What you need to do: Using the excerpt below on electroless copper plating of polyester fabric, explain in one to three sentences why the conventional PdCl₂ activator was replaced with an AgNO₃ activator.

Document excerpt:
An alternative process for electroless copper plating on polyester fabric

Abstract

Electroless copper plating of polyester fabrics was demonstrated in the present investigation. The electroless Cu plating process on polyester fabric was modified by replacing the conventional PdCl₂ activator with an AgNO₃ activator to reduce the overall cost of the plating process. Both uncoated and Cu-coated polyester fabrics were characterized by the scanning electron microscope (SEM), energy dispersive spectroscopy (EDX), X-ray diffraction analysis (XRD) and X-ray photoelectron spectroscope (XPS). Relatively uniform and continuous plating was obtained under the given plating conditions. The possible mechanism of electroless copper plating of polyester fabrics utilizing an AgNO₃ activator was suggested. The electromagnetic interference (EMI) shielding effectiveness (SE) was also evaluated to study the shielding behavior of copper-plated polyester fabrics. The results demonstrated that copper-plated polyester fabrics can be applied for EMI shielding.

1 Introduction

In recent years, interest has gradually increased in the deposition of metallic layers on polymers for either decorative or functional purposes in applications such as food packaging, microelectronics packaging and coatings for electromagnetic interference (EMI) shielding and wear protection [1–3]. Thus, the deposition of a metallic coating on these polymers enhances their range of application and creates a considerable added value. Conductive textiles, which are coated with aluminum, copper, silver and nickel, are important types of material for preventing electromagnetic interferences. Currently, developed metal coating techniques are metal foil and laminates, conductive paints and lacquers, sputter coating, vacuum deposition, flame and arc spraying, and electroless plating [4–11].

Dataset section:
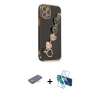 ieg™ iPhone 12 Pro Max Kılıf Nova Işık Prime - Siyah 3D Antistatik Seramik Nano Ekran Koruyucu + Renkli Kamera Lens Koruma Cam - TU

Result: The electroless copper plating process on polyester fabric was modified by substituting an AgNO₃ activator for the conventional PdCl₂ activator in order to reduce the overall cost of the plating process.